Un conte burlesque explorant l’identité, la nationalité et l’appartenance, dans lequel Elia Suleiman pose une question fondamentale : où peut-on se sentir ” chez soi ” ?

Note d’intention de la réalisatrice

« Si dans mes précédents films, la Palestine pouvait s’apparenter à un microcosme du monde, mon nouveau film, It Must Be Heaven, tente de présenter le monde comme un microcosme de la Palestine.

It Must Be Heaven donne à voir des situations ordinaires de la vie quotidienne d’individus vivant à travers le monde dans un climat de tensions géopolitiques planétaires. La violence qui surgit en un point est tout à fait comparable à celle qui s’observe ailleurs. Les images et les sons qui véhiculent cette violence ou cette tension imprègnent tous les centres du monde, et non plus seulement, comme autrefois, quelques coins reculés du monde. Les checkpoints se retrouvent dans les aéroports et les centres commerciaux de tous les pays. Les sirènes de police et les alarmes de sécurité ne sont plus intermittentes mais constantes.

Plutôt que de se focaliser sur une vision d’ensemble, du type de celles dont les médias n’ont de cesse de nous abreuver, faites de généralisations, d’occultations et de falsifications, ce film se penche sur des instants banals, décalés, restant habituellement hors-champ. Par là même, il s’immisce dans l’intime, le tendre, le touchant. Des histoires humaines et personnelles qui, par un processus d’identification, posent question et suscitent de l’espoir.

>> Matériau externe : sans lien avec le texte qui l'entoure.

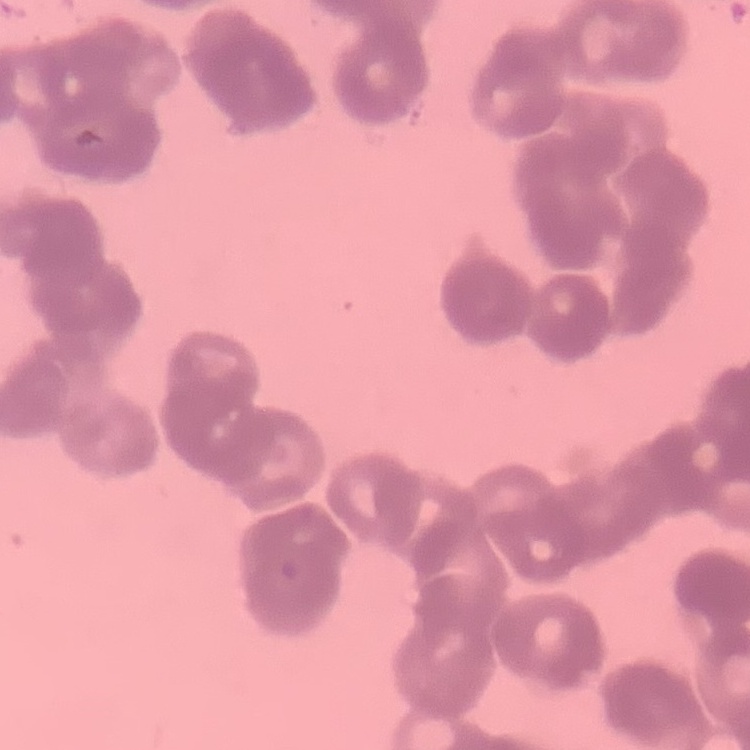
erythrocyte morphology = rouleaux formation
preparation = thin blood film
image type = one tile cut from a larger photomicrograph
stain = Field's or GiemsaLocate every Plasmodium parasite.
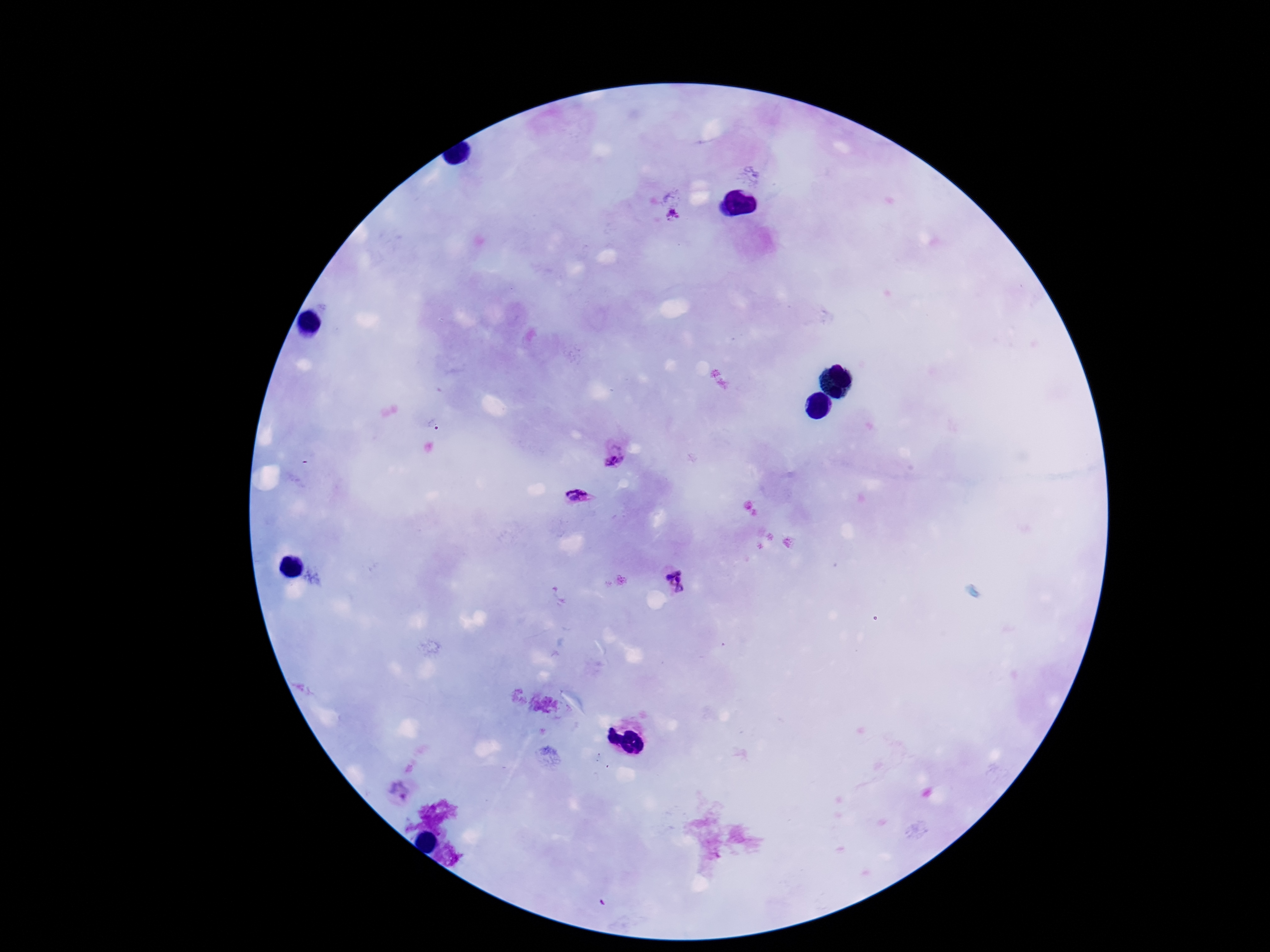
Approximate centers as {x, y} in pixels.
Plasmodium parasites: {672, 214}, {616, 457}, {580, 496}, {678, 583}, {401, 791}.

magnification = 100x
capture = smartphone camera through the microscope eyepiece
patient malaria status = positive
image size = 1270×952 pixels
field of view = single
stain = Giemsa
preparation = thick blood film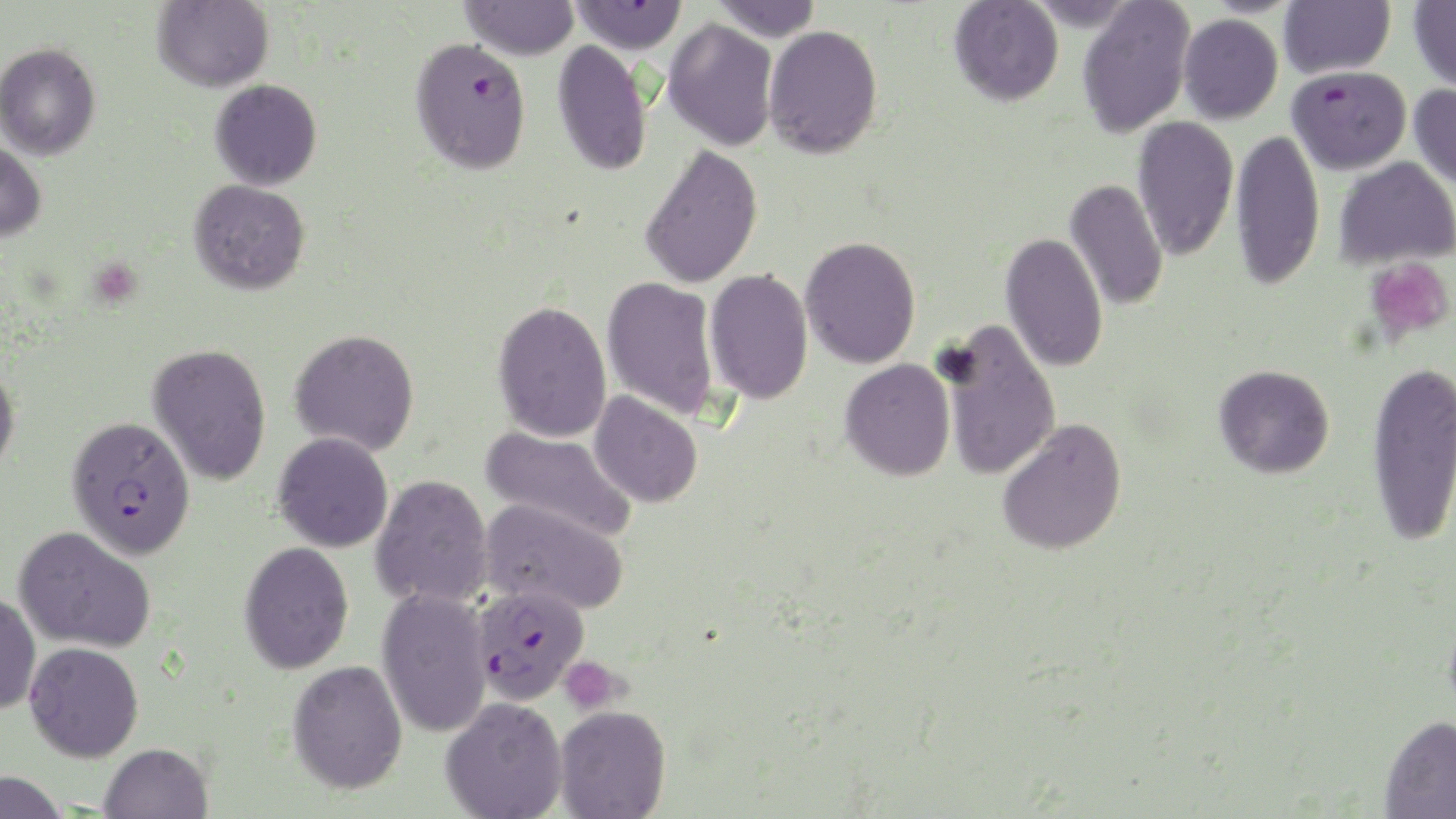

Summary:
  - Coordinate format: approximate bounding boxes as (x1, y1, x2, y2) in pixels
  - Uninfected red blood cell locations: (152, 0, 273, 92), (710, 0, 822, 41), (949, 0, 1063, 106), (1076, 0, 1195, 138), (1278, 0, 1395, 79), (1409, 0, 1456, 94), (459, 1, 580, 60), (1178, 14, 1283, 124), (662, 18, 778, 152), (763, 24, 884, 159), (552, 40, 653, 177), (0, 42, 101, 160), (210, 79, 322, 190), (1409, 84, 1456, 192), (1133, 116, 1238, 262), (1230, 129, 1324, 290), (0, 140, 47, 242), (639, 144, 763, 289), (1334, 156, 1456, 270), (1065, 178, 1168, 312), (188, 179, 310, 295), (1000, 232, 1108, 374), (800, 236, 921, 369), (704, 269, 813, 405), (602, 276, 721, 421), (492, 300, 613, 443), (938, 319, 1061, 481), (289, 328, 419, 456), (147, 343, 272, 486), (1366, 358, 1456, 547), (839, 359, 955, 481), (0, 362, 20, 478), (1214, 364, 1335, 478), (589, 391, 703, 508), (996, 418, 1127, 557), (480, 425, 638, 543), (272, 432, 393, 552), (370, 474, 493, 609), (480, 497, 629, 616), (14, 526, 156, 653), (239, 541, 354, 674), (376, 587, 493, 738), (0, 592, 41, 715), (24, 641, 144, 762), (287, 659, 408, 794), (440, 696, 567, 819), (554, 704, 671, 819), (1379, 714, 1456, 818), (99, 742, 212, 819), (0, 771, 69, 819)
  - Platelet locations: (1365, 257, 1455, 345), (558, 656, 625, 715)
  - Plasmodium falciparum-infected red blood cell locations: (569, 0, 687, 53), (409, 36, 531, 176), (1286, 66, 1411, 175), (67, 420, 198, 565), (472, 584, 589, 705)
  - Slide-level diagnosis: Plasmodium falciparum
  - Preparation: thin blood film
  - Modality: light microscopy
  - Field of view: one of a larger specimen
  - Image size: 1456×819 pixels
  - Stain: May-Grünwald-Giemsa
  - Magnification: 1000x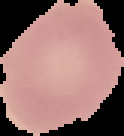
Summary:
  - Image size: 124×136 pixels
  - Preparation: thin blood film
  - Image type: segmented cell region with the area outside set to black
  - Result: no malaria parasites detected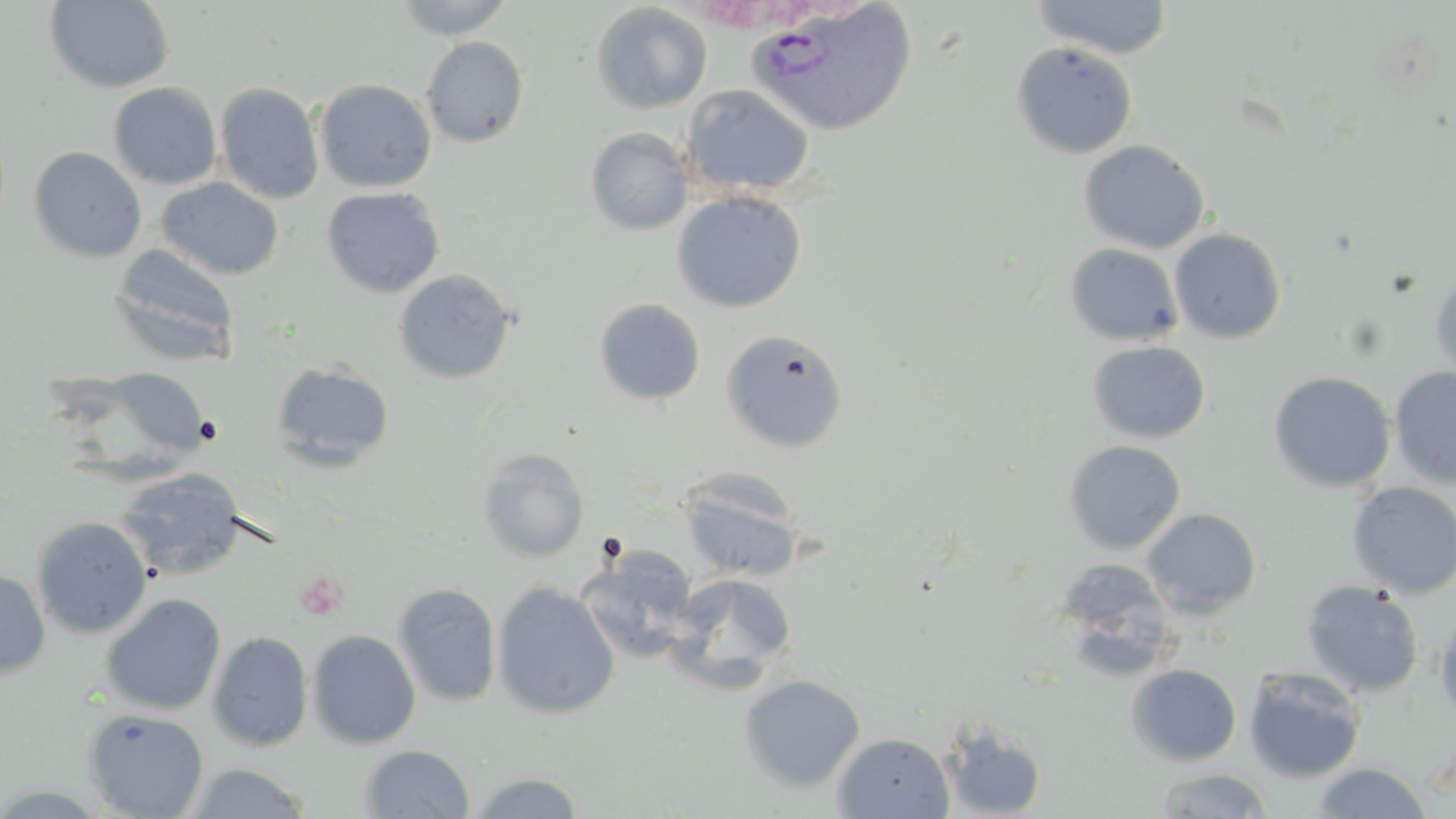
Approximate bounding boxes as named x1/y1/x2/y2 corners in pixels. Plasmodium vivax-infected red blood cell locations: (x1=745, y1=0, x2=916, y2=138). Uninfected red blood cell locations: (x1=392, y1=0, x2=515, y2=39), (x1=43, y1=1, x2=175, y2=93), (x1=1030, y1=1, x2=1175, y2=60), (x1=590, y1=3, x2=713, y2=115), (x1=421, y1=36, x2=529, y2=148), (x1=1010, y1=41, x2=1138, y2=159), (x1=314, y1=78, x2=437, y2=193), (x1=108, y1=82, x2=222, y2=189), (x1=215, y1=82, x2=325, y2=205), (x1=680, y1=85, x2=815, y2=197), (x1=585, y1=127, x2=693, y2=235), (x1=1078, y1=140, x2=1210, y2=254), (x1=28, y1=146, x2=147, y2=263), (x1=157, y1=177, x2=284, y2=280), (x1=321, y1=186, x2=445, y2=298), (x1=671, y1=190, x2=807, y2=313), (x1=1169, y1=228, x2=1287, y2=344), (x1=110, y1=244, x2=239, y2=367), (x1=1064, y1=244, x2=1183, y2=346), (x1=1429, y1=268, x2=1456, y2=382), (x1=393, y1=269, x2=517, y2=384), (x1=593, y1=298, x2=706, y2=405), (x1=720, y1=329, x2=850, y2=453), (x1=1087, y1=340, x2=1210, y2=444), (x1=271, y1=361, x2=395, y2=471), (x1=1389, y1=366, x2=1456, y2=488), (x1=1267, y1=371, x2=1396, y2=492), (x1=1062, y1=440, x2=1187, y2=555), (x1=477, y1=447, x2=590, y2=562), (x1=115, y1=469, x2=246, y2=581), (x1=677, y1=470, x2=807, y2=583), (x1=1347, y1=481, x2=1456, y2=599), (x1=1140, y1=508, x2=1262, y2=620), (x1=30, y1=515, x2=153, y2=638), (x1=577, y1=546, x2=700, y2=663), (x1=0, y1=569, x2=50, y2=678), (x1=668, y1=572, x2=799, y2=687), (x1=491, y1=580, x2=621, y2=720), (x1=1301, y1=580, x2=1424, y2=698), (x1=392, y1=582, x2=502, y2=708), (x1=101, y1=592, x2=226, y2=715), (x1=1433, y1=609, x2=1456, y2=728), (x1=306, y1=629, x2=421, y2=748), (x1=207, y1=630, x2=314, y2=752), (x1=1125, y1=663, x2=1242, y2=767), (x1=1242, y1=666, x2=1367, y2=783), (x1=738, y1=674, x2=866, y2=793), (x1=83, y1=708, x2=209, y2=819), (x1=941, y1=722, x2=1047, y2=818), (x1=832, y1=732, x2=955, y2=818), (x1=360, y1=744, x2=475, y2=818), (x1=1311, y1=761, x2=1434, y2=818), (x1=181, y1=762, x2=314, y2=818), (x1=1154, y1=767, x2=1275, y2=818), (x1=465, y1=770, x2=589, y2=818). Platelet locations: (x1=295, y1=569, x2=350, y2=619). Slide-level diagnosis: Plasmodium vivax. Image is 1456×819 pixels. Single field of view. 1000x magnification. Light microscopy. Thin blood film. May-Grünwald-Giemsa stain.Assess this cell for malaria.
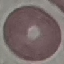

Comme dans mes précédents films, il y a peu de dialogues. Ce qui est dit est plutôt de l’ordre d’un monologue visant à insuffler du rythme et de la musicalité. Le récit se tisse par un montage subliminal, des scènes s’articulant autour de mouvements chorégraphiques ; un burlesque tiré de l’univers de l’absurde ; des images ouvrant à la poésie du silence qui est au cœur du langage cinématographique. »

Elia Suleiman

[Source : communiqué de presse]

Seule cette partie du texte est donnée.